§ EXERCISE DIRECTIONS: Print exactly, and only, the lines from the one containing "Super Bowl XLIX: Who" through the last line of the records below, both included; leave out the pictures.
#####
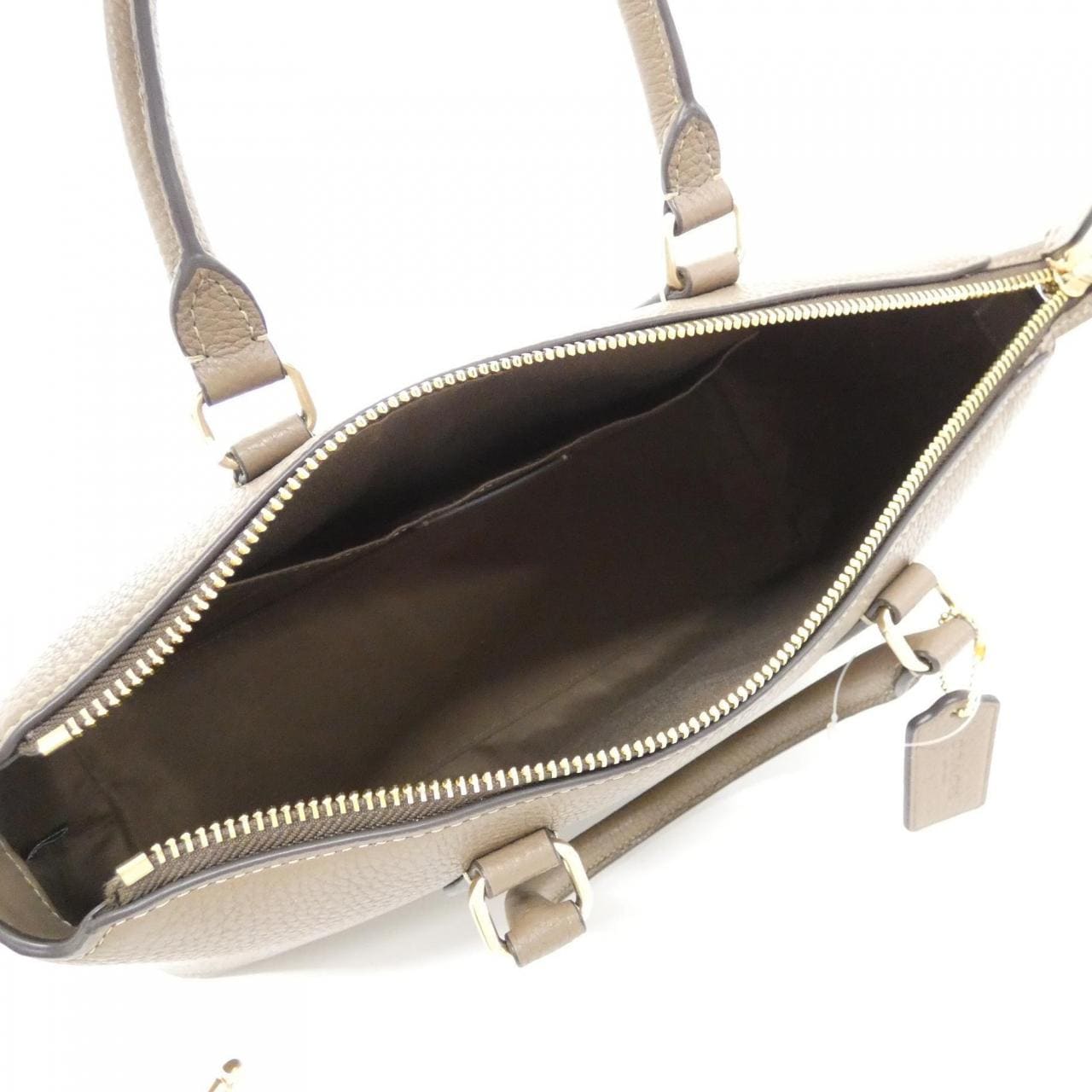 【新品】コーチ CR156 バッグ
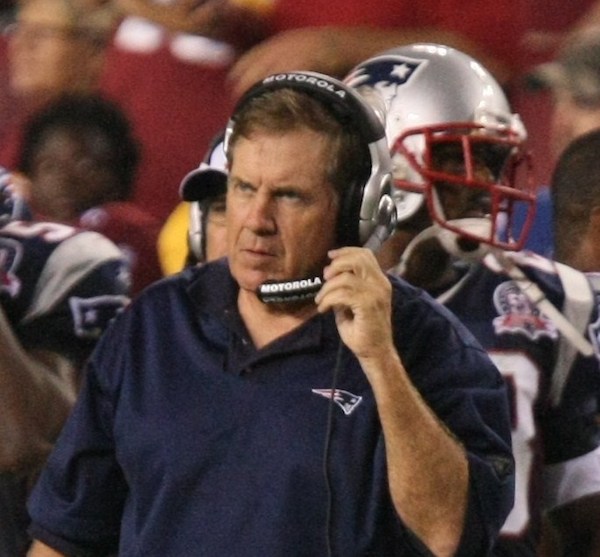 Super Bowl XLIX: Who is New England's coach, Bill Belichick?
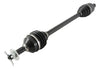 8 Ball Extreme Axle Front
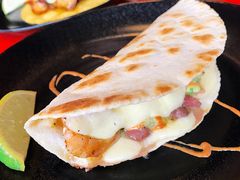 -Luchador摔跤手墨西哥餐厅(恒宇广场店)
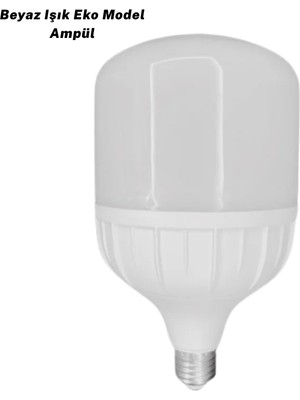 DL030 Şarjlı Lamba Midastech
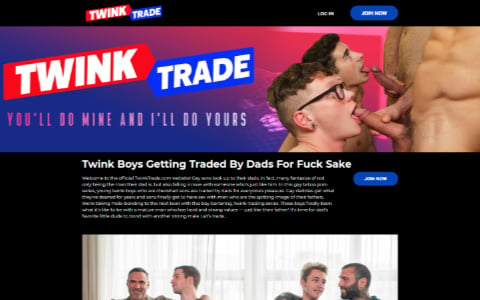 all videos uploaded by Twink Trade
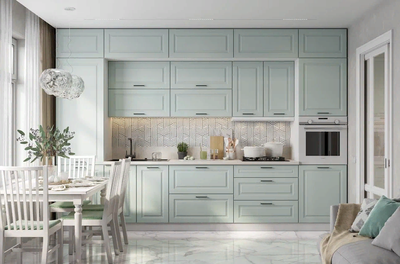 Кухня «Грейвуд» SV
#####
§ WRITTEN RESPONSE:
 Super Bowl XLIX: Who is New England's coach, Bill Belichick?
 8 Ball Extreme Axle Front
 -Luchador摔跤手墨西哥餐厅(恒宇广场店)
 DL030 Şarjlı Lamba Midastech
 all videos uploaded by Twink Trade
 Кухня «Грейвуд» SV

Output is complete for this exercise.